75
Een vliegticket kopen
-
Buying a plane ticket (B1)
Pam: Zou je met mij op reis willen?
Jim: Natuurlijk! Wat heb je in gedachten?
Pam: Ik heb echt zin in pizza, dus we gaan naar New York!
Jim: Wil je helemaal naar New York om alleen pizza te eten?
Pam: Ja! Bovendien kunnen we mijn neven bezoeken. Ik heb ze al een eeuwigheid niet gezien.
Jim: Oké, doen we. Wanneer gaan we?
Pam: Ik denk dat ik over een paar weken vrije dagen op kan nemen.
Jim: Dat is prima, want het duurt nog ruim een maand voordat school weer begint.
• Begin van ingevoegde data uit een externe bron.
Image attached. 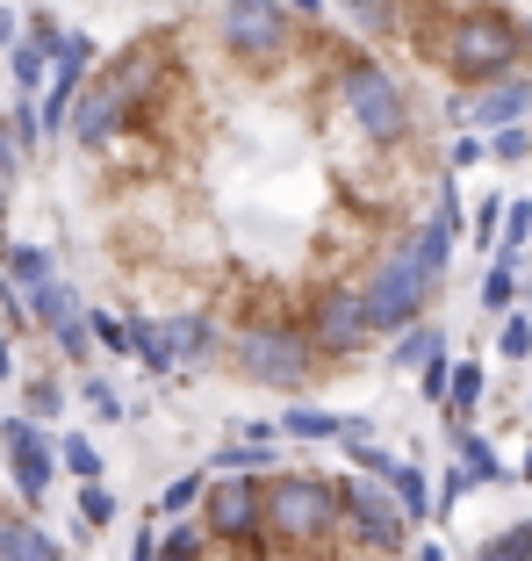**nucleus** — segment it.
I'll return each mask as SVG.
<instances>
[{
  "label": "nucleus",
  "instance_id": "f257e3e1",
  "mask_svg": "<svg viewBox=\"0 0 532 561\" xmlns=\"http://www.w3.org/2000/svg\"><path fill=\"white\" fill-rule=\"evenodd\" d=\"M58 209L116 339L252 397H324L453 280L447 116L302 0H195L50 80Z\"/></svg>",
  "mask_w": 532,
  "mask_h": 561
},
{
  "label": "nucleus",
  "instance_id": "f03ea898",
  "mask_svg": "<svg viewBox=\"0 0 532 561\" xmlns=\"http://www.w3.org/2000/svg\"><path fill=\"white\" fill-rule=\"evenodd\" d=\"M137 561H425L403 496L352 461L274 454L173 496Z\"/></svg>",
  "mask_w": 532,
  "mask_h": 561
},
{
  "label": "nucleus",
  "instance_id": "7ed1b4c3",
  "mask_svg": "<svg viewBox=\"0 0 532 561\" xmlns=\"http://www.w3.org/2000/svg\"><path fill=\"white\" fill-rule=\"evenodd\" d=\"M324 15L389 58L447 123L532 94V0H324Z\"/></svg>",
  "mask_w": 532,
  "mask_h": 561
},
{
  "label": "nucleus",
  "instance_id": "20e7f679",
  "mask_svg": "<svg viewBox=\"0 0 532 561\" xmlns=\"http://www.w3.org/2000/svg\"><path fill=\"white\" fill-rule=\"evenodd\" d=\"M497 425L518 439V454H525V468H532V296H525V310L511 317V331H504V360H497Z\"/></svg>",
  "mask_w": 532,
  "mask_h": 561
},
{
  "label": "nucleus",
  "instance_id": "39448f33",
  "mask_svg": "<svg viewBox=\"0 0 532 561\" xmlns=\"http://www.w3.org/2000/svg\"><path fill=\"white\" fill-rule=\"evenodd\" d=\"M0 561H72L22 504H0Z\"/></svg>",
  "mask_w": 532,
  "mask_h": 561
},
{
  "label": "nucleus",
  "instance_id": "423d86ee",
  "mask_svg": "<svg viewBox=\"0 0 532 561\" xmlns=\"http://www.w3.org/2000/svg\"><path fill=\"white\" fill-rule=\"evenodd\" d=\"M86 22H123V36L130 30H144V22H159V15H181V8H195V0H72Z\"/></svg>",
  "mask_w": 532,
  "mask_h": 561
},
{
  "label": "nucleus",
  "instance_id": "0eeeda50",
  "mask_svg": "<svg viewBox=\"0 0 532 561\" xmlns=\"http://www.w3.org/2000/svg\"><path fill=\"white\" fill-rule=\"evenodd\" d=\"M461 561H532V512H525V518H504V526H489Z\"/></svg>",
  "mask_w": 532,
  "mask_h": 561
},
{
  "label": "nucleus",
  "instance_id": "6e6552de",
  "mask_svg": "<svg viewBox=\"0 0 532 561\" xmlns=\"http://www.w3.org/2000/svg\"><path fill=\"white\" fill-rule=\"evenodd\" d=\"M8 454H15V482H22V496H44V482H50V454L36 446V432H30V425H8Z\"/></svg>",
  "mask_w": 532,
  "mask_h": 561
}]
</instances>
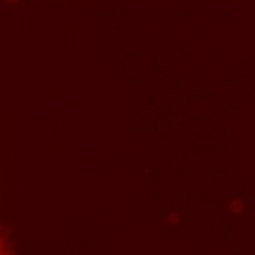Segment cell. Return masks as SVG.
Instances as JSON below:
<instances>
[{
  "instance_id": "cell-2",
  "label": "cell",
  "mask_w": 255,
  "mask_h": 255,
  "mask_svg": "<svg viewBox=\"0 0 255 255\" xmlns=\"http://www.w3.org/2000/svg\"><path fill=\"white\" fill-rule=\"evenodd\" d=\"M164 220L168 226L173 227V228L182 226L185 223L184 216L179 211H177L175 209L167 210L164 215Z\"/></svg>"
},
{
  "instance_id": "cell-1",
  "label": "cell",
  "mask_w": 255,
  "mask_h": 255,
  "mask_svg": "<svg viewBox=\"0 0 255 255\" xmlns=\"http://www.w3.org/2000/svg\"><path fill=\"white\" fill-rule=\"evenodd\" d=\"M225 211L229 218L242 219L248 217L249 205L243 196L239 194H234L227 198L225 204Z\"/></svg>"
},
{
  "instance_id": "cell-3",
  "label": "cell",
  "mask_w": 255,
  "mask_h": 255,
  "mask_svg": "<svg viewBox=\"0 0 255 255\" xmlns=\"http://www.w3.org/2000/svg\"><path fill=\"white\" fill-rule=\"evenodd\" d=\"M0 255H5V251H4V247L0 241Z\"/></svg>"
}]
</instances>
Pam: Zullen we online kijken of we vliegtickets kunnen vinden? Ik denk dat sommige luchtvaartmaatschappijen nu aanbiedingen hebben, dus hopelijk kunnen we een goede deal krijgen.
Jim: Waarschijnlijk zullen we hier ’s morgens moeten vertrekken, zodat we daar op tijd zijn voor het avondeten.
Pam: Pizza gelijk nadat we landen? Ik hou nu al van deze reis!
Jim: En ik ook. Heb je al iets gevonden?
Pam: Ja, de goedkoopste prijs voor vliegtickets is nu tweehonderdtachtig euro per persoon voor een retourtje, maar dat is een nachtvlucht.
Jim: En de vluchten in de ochtend?
Pam: Poeh … zevenhonderd euro.
Jim: Wat?! Dat is belachelijk!
Pam: Echt? Ik koop normaal gesproken geen nachtvluchten, maar het prijsverschil is te groot .
Jim: Mee eens. Laten we de tickets voor de nachtvlucht nemen en een dutje doen zodra we aankomen.
Pam: Oké. Hebben we nog airmiles over?
Jim: Nee, maar we hebben nog wel een hotel credit.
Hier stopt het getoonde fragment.